▶ TEXTE À LIRE:
============
#P5 | Viscéral

ventre qui se tord en ver d’angoisse

Tout commence dans le ventre. C’est le signe de la fracture. Que plus rien ne va. C’est immédiat. Ca saisit. Ne laisse pas le choix. Hurle sans détour. L’angoisse se loge là où tout commence, au plus ombilical de l’être. Elle est viscérale. S’ingère, ne se digère pas, coupe l’appétit, nourrit de l’intérieur, dévore tout sur son passage. Prend toute la place. Ca crispe. Ca ravine. Aspire soi et le monde. On a beau faire. Dans le bide le ventre les entrailles les viscères, plus que la barre qui se tord et se tend. Intestins-vers qui rongent. Pierres de rate de foie d’estomac qui lestent et plombent. Plus rien d’autre n’existe. L’angoisse se diffuse, envahit le corps, démembre, anesthésie les sens, crispe les muscles. Abasourdit. Tête en étau. Dents serrées. Regard hagard happé dissout dans le bouillon de l’âme. Apnée du corps et de l’âme. Le temps que ça passe.

A propos de Émilie Marot

J'enseigne le français en lycée où j'essaie envers et contre tout de trouver du sens à mon métier. Heureusement, la littérature est là, indéfectible et plus que jamais nécessaire. Depuis trois ans, j'anime des ateliers d'écriture le mercredi après-midi avec une petite dizaine d'élèves volontaires de la seconde à la terminale. Une bulle d'oxygène !

8 commentaires à propos de “#P5 | Viscéral”
============
▶ TRAVAIL DEMANDÉ:
a) Pouvez-vous réécrire sous forme de liste le paragraphe du texte à lire qui commence par « J'enseigne le français en lycée », en conservant ses faits principaux ?
b) Comment traduiriez-vous en anglais cette phrase du texte à lire : « L'angoisse se loge là où tout commence, au plus ombilical de l'être. » ?

▶ MATÉRIEL RECUEILLI:
============
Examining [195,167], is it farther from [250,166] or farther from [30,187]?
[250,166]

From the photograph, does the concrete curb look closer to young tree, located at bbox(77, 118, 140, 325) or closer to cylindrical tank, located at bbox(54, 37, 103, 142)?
============
▶ EXERCICES CORRIGÉS:
a)
- J'enseigne le français en lycée et j'essaie, malgré tout, de trouver du sens à mon métier.
- La littérature reste indéfectible et plus que jamais nécessaire.
- Depuis trois ans, j'anime des ateliers d'écriture le mercredi après-midi.
- Ces ateliers réunissent une petite dizaine d'élèves volontaires, de la seconde à la terminale.
- Ils sont une bulle d'oxygène.

b) Anguish settles where everything begins, in the most umbilical depths of being.